寝たきり防ぎ最適医療を 脳卒中対策基本法案


寝たきり防ぎ最適医療を 脳卒中対策基本法案

【解説】高齢化社会の日本で寝たきりになる最大要因である脳卒中の対策に法律の裏付けが求められる背景には、最適な医療が存在するにもかかわらず十分に普及していない現状がある。

 脳卒中は急に発症することが多く、適切な治療ができる病院へ迅速に搬送するため、身近な人への啓発が欠かせない。詰まった血管を通す手術や投薬など、対応次第で後遺症を軽減できる「治せる病気」へと変わりつつある。

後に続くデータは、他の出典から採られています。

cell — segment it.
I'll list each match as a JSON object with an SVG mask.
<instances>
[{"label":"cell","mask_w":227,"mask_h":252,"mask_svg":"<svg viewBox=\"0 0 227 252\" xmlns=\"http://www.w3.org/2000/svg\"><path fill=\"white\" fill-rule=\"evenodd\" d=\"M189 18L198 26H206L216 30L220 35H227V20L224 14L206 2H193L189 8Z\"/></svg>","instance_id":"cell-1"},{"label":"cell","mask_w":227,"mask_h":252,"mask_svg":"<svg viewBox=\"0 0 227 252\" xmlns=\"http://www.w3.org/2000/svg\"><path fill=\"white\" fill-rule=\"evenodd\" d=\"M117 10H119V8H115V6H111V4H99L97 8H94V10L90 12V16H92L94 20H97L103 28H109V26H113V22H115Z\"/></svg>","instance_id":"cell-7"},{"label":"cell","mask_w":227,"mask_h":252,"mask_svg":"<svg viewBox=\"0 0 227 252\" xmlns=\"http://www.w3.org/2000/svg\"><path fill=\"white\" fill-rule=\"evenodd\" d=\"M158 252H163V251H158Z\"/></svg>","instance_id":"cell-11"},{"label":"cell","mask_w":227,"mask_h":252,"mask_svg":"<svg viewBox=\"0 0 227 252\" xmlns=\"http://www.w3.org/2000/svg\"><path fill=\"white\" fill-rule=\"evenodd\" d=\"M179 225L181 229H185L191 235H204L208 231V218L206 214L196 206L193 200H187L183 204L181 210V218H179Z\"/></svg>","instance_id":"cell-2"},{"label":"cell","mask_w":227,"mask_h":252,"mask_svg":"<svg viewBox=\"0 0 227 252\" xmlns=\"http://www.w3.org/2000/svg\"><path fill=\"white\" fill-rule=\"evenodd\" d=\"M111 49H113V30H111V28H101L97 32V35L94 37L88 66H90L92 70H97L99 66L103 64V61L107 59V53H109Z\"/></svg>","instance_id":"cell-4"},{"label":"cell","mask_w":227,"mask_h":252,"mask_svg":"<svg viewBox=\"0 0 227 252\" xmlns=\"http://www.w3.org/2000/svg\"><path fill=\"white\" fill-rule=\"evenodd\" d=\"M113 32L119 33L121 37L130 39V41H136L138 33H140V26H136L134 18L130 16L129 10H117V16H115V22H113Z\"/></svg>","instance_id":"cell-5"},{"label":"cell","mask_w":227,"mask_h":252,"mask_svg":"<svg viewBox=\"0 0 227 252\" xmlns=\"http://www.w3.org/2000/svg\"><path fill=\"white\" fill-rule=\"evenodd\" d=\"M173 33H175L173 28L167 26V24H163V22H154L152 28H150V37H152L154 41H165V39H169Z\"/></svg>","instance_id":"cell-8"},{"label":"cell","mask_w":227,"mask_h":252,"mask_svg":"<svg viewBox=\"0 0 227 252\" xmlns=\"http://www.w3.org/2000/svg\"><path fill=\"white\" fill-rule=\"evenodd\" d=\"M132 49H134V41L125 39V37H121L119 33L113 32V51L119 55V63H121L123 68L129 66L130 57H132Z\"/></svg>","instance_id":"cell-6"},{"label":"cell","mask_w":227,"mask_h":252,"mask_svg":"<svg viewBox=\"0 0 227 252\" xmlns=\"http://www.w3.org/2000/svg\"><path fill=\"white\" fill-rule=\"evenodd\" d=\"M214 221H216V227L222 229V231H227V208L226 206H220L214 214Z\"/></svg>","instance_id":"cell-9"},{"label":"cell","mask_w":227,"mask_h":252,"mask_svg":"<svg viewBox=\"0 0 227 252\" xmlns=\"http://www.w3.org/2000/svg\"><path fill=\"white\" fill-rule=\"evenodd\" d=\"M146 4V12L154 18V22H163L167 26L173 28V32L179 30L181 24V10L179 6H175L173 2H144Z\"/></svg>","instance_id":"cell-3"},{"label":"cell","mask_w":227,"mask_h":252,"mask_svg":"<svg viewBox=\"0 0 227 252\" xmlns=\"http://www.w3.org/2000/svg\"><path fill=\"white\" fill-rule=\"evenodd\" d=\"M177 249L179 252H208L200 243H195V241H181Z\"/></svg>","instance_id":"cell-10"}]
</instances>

 九州大などは、高度な外科治療や「tPA」という血栓を溶かす薬剤を投与する専門施設では、それ以外の施設に比べて、患者の死亡率が26%低いとする調査結果をまとめた。日本脳卒中学会の小川彰(おがわ・あきら)理事長は「救急医療の整備や医療機関の連携強化は喫緊の課題」としている。

 だが一般の理解不足や設備の偏在、不十分な救急医療態勢などから、最適な医療を必要なときにどこでも受けられるわけではなく、是正が求められてきた。

 今回の法案の見本となったのは同じく議員立法として成立、2007年に施行されたがん対策基本法だ。法制化をきっかけに、具体的な対策がどこまで取れるかが問われている。